Source texts of formatted documents
-=-=-
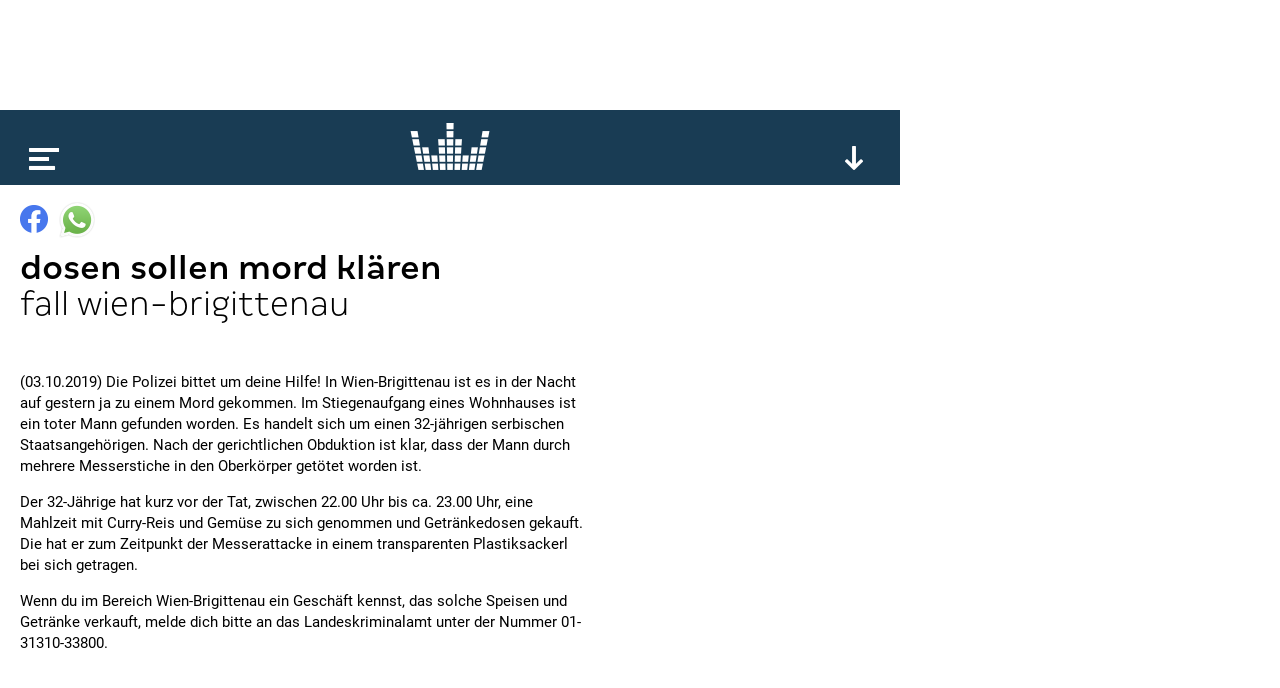

--- FILE ---
content_type: text/html; charset=utf-8
request_url: https://www.google.com/recaptcha/api2/aframe
body_size: 266
content:
<!DOCTYPE HTML><html><head><meta http-equiv="content-type" content="text/html; charset=UTF-8"></head><body><script nonce="CnkhcMOX7dTvAtlDs-sZzg">/** Anti-fraud and anti-abuse applications only. See google.com/recaptcha */ try{var clients={'sodar':'https://pagead2.googlesyndication.com/pagead/sodar?'};window.addEventListener("message",function(a){try{if(a.source===window.parent){var b=JSON.parse(a.data);var c=clients[b['id']];if(c){var d=document.createElement('img');d.src=c+b['params']+'&rc='+(localStorage.getItem("rc::a")?sessionStorage.getItem("rc::b"):"");window.document.body.appendChild(d);sessionStorage.setItem("rc::e",parseInt(sessionStorage.getItem("rc::e")||0)+1);localStorage.setItem("rc::h",'1769604755250');}}}catch(b){}});window.parent.postMessage("_grecaptcha_ready", "*");}catch(b){}</script></body></html>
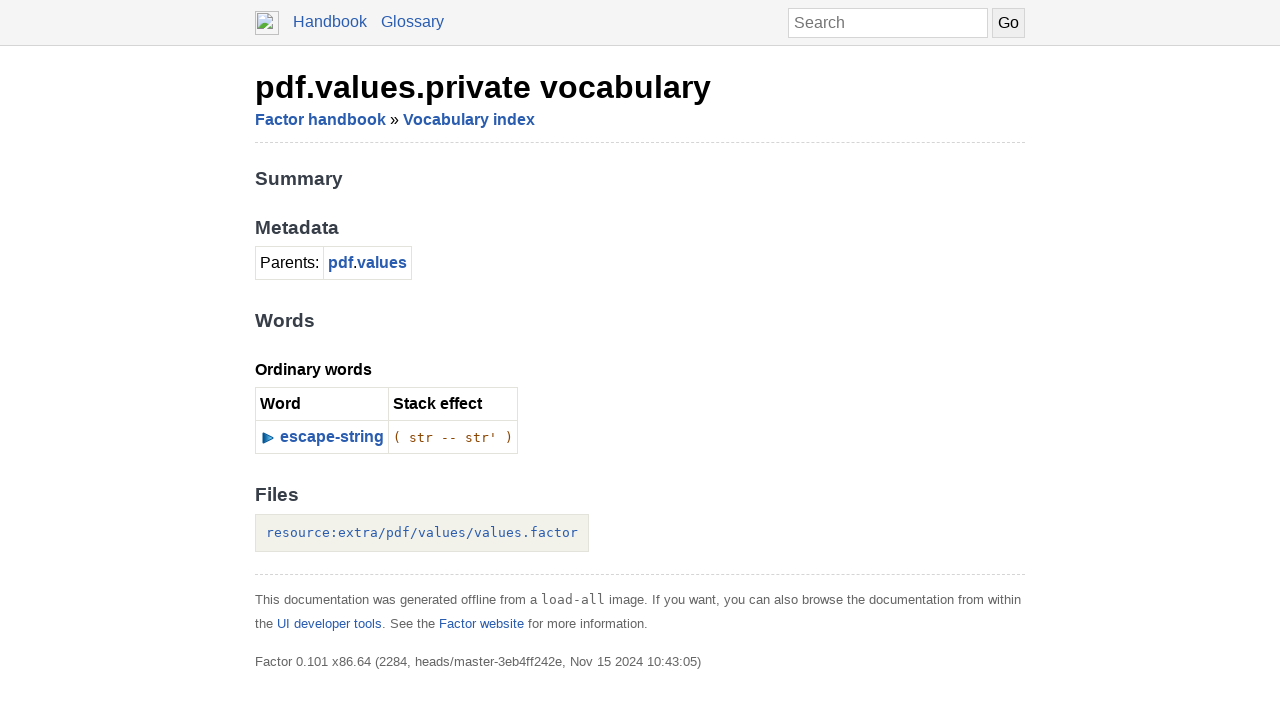

--- FILE ---
content_type: text/html; charset=UTF-8
request_url: https://docs.factorcode.org/content/vocab-pdf.values.private.html
body_size: 2500
content:
<!DOCTYPE html>
        <html xmlns="http://www.w3.org/1999/xhtml" xml:lang="en" lang="en">
            <head>
                <title>pdf.values.private vocabulary - Factor Documentation</title>
                <meta name="viewport" content="width=device-width, initial-scale=1" charset="utf-8"/>
        <meta name="theme-color" content="#f5f5f5" media="(prefers-color-scheme: light)"/>
        <meta name="theme-color" content="#373e48" media="(prefers-color-scheme: dark)"/><style>html {
    box-sizing: border-box;
}

*, *:before, *:after {
    box-sizing: inherit;
}

a, .link { color: #2A5DB0; }
a:link, a:visited, a:active, .link { text-decoration: none; }
a:hover, .link:hover { text-decoration: underline; }

body {
    margin: 0;
    font-family: sans-serif;
    font-size: 12pt;
    line-height: 150%;
}

input {
    border: 1px solid #d5d5d5;
    padding: 5px;
    font-size: 1.0em;
}

input[type=text] {
    width: 200px;
}

img {
    vertical-align: middle;
}

table {
    border-collapse: collapse;
    margin-top: 5px;
    margin-bottom: 5px;
}

tr:hover {
    background-color: #f5f5f5;
}

nav {
    border-bottom: 1px solid #d5d5d5;
    background-color: #f5f5f5;
    padding: 10px;
    padding-left: calc(max(50% - 400px, 0px) + 15px);
    padding-right: calc(max(50% - 400px, 0px) + 15px);
}

nav a, nav .link {
    margin-right: 10px;
}

nav input {
    margin: 0px;
    margin-top: -2px;
}

.page {
    max-width: 800px;
    position: relative;
    left: calc(max(-400px,-50%) + 50%);
    padding: 15px;
}

.page img {
    width: 16px;
    height: 16px;
}

footer {
    margin-top: 15px;
    border-top: 1px dashed #d5d5d5;
    color: #666;
    font-size: 10pt;
}

@media screen and (max-width: 480px) {

    input {
        font-size: smaller;
    }

    input[type=text] {
        width: 100px;
    }

    nav img {
        display: none;
    }
}

@media screen and (max-width: 600px) {

}

/* Dark mode */
@media (prefers-color-scheme: dark) {
    body {
        background-color: #202124;
        color: #bdc1c6;
    }

    a {
        color: #8ab4f8;
    }

    nav {
        background-color: #373e48;
        border-bottom: 1px solid #666;
    }

    footer {
        border-top: 1px dashed #666;
        color: #999;
    }

    input {
        border: 1px solid #666;
    }

    tr:hover {
        background-color: #373e48;
    }
}

@media print {
    body {
        font-size: 10pt;
    }
}

.a a { color: black; font-size: 24pt; line-height: 100%; }
.a * a { color: #2a5db0; font-size: 12pt; }
.a td { border: none; }
.a tr:hover { background-color: transparent }
.a { color: #333333; font-family: sans-serif; font-style: normal; font-weight: bold; font-size: 18pt;    display: inline-block;  border-bottom: 1px dashed #d5d5d5; width: 100%; padding-top: 10px; padding-bottom: 10px; }
.b { color: #000000; font-family: sans-serif; font-style: normal; font-weight: normal; font-size: 12pt; }
.c { color: #2a5db0; font-style: normal; font-weight: bold; }
.d { color: #000000; font-family: sans-serif; font-style: normal; font-weight: normal; font-size: 12pt;  display: inline-block; }
.e { color: #373e48; font-family: sans-serif; font-style: normal; font-weight: bold; font-size: 14pt; }
.f { display: inline-table; border-collapse: collapse;}
.g { border: 1px solid #e3e2db; padding: 4px; }
.h { font-style: normal; font-weight: bold; }
.i { color: #8b4500; font-family: monospace; margin-top: 0.5em; margin-bottom: 0.5em; width: fit-content; white-space: pre-wrap; line-height: 125%; font-size: 10pt; }
.j { color: #000000; font-family: monospace; margin-top: 0.5em; margin-bottom: 0.5em; width: fit-content; white-space: pre-wrap; line-height: 125%; font-size: 10pt; background-color: #f3f2ea; border: 1px solid #e3e2db; padding: 10px; display: inline-block; }

/* Dark mode */
@media (prefers-color-scheme:dark) {
    .a a { color: white; }
    .a * a { color: #8ab4f8; }
    .a { color: #d5d5d5; border-bottom: 1px dashed #666; }
    .b { color: #bdc1c6; }
    .c { color: #8ab4f8; }
    .d { color: #bdc1c6; }
    .e { color: #ffffff; }
    .g { border: 1px solid #444444; }
    .i { color: orange; }
    .j { color: #bdc1c6; background-color: #0c0d15; border: 1px solid #444444; }
}</style><script type="text/javascript">
        document.addEventListener('keydown', function (event) {
            if (event.code == 'Slash') {
                let input = document.getElementById('search');
                if (input != null) {
                    if (input !== document.activeElement) {
                        event.preventDefault();
                        setTimeout(function() {
                            input.focus();
                        }, 0);
                    }
                }
            }
        });
        </script>
            </head>
            <body><nav>
            <form method="get" action="/search" style="float: right;">
                <input placeholder="Search" id="search" name="search" type="text" tabindex="1"/>
                <input type="submit" value="Go" tabindex="1"/>
            </form>
            <a href="https://factorcode.org">
            <img src="favicon.ico" width="24" height="24"/>
            </a>
            <a href="/">Handbook</a>
            <a href="article-conventions.html">Glossary</a>
        </nav><div class="page"><div class="a"><a href="vocab-pdf.values.private.html">pdf.values.private vocabulary</a><span class="b"><br/><span class="c"><a href="article-handbook.html">Factor handbook</a></span> » <span class="c"><a href="article-vocab-index.html">Vocabulary index</a></span></span></div><br/><br/><div class="d"><span class="e">Summary</span><br/><br/><span class="e">Metadata</span><br/><table class="f"><tr><td valign="top" class="g">Parents:</td><td valign="top" class="g"><span class="c"><a href="vocab-pdf.html">pdf</a></span>.<span class="c"><a href="vocab-pdf.values.html">values</a></span></td></tr></table><br/><br/><span class="e">Words</span><br/><br/><span class="h">Ordinary words</span><br/><table class="f"><tr><td valign="top" class="g"><span class="h">Word</span></td><td valign="top" class="g"><span class="h">Stack effect</span></td></tr><tr><td valign="top" class="g"><img src="normal-word@2x.png"/> <span class="c"><a href="word-escape-string%2Cpdf.values.private.html">escape-string</a></span></td><td valign="top" class="g"><span class="i">( str -- str' )</span></td></tr></table><br/><br/><span class="e">Files</span><br/><div class="j"><a href="https://github.com/factor/factor/blob/master/extra/pdf/values/values.factor">resource:extra/pdf/values/values.factor</a></div></div><br/><footer>
        <p>
        This documentation was generated offline from a
        <code>load-all</code> image.  If you want, you can also
        browse the documentation from within the <a href="article-ui-tools.html">UI developer tools</a>. See
        the <a href="https://factorcode.org">Factor website</a>
        for more information.
        </p>
        <p>Factor 0.101 x86.64 (2284, heads/master-3eb4ff242e, Nov 15 2024 10:43:05)</p>
        </footer></div></body>
        </html>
-=-=-
What you write should match, character for character, the lines from the one with "<p>Factor 0.101 x86.64" to the end of the data, both included.

## EXERCISE RESPONSE
        <p>Factor 0.101 x86.64 (2284, heads/master-3eb4ff242e, Nov 15 2024 10:43:05)</p>
        </footer></div></body>
        </html>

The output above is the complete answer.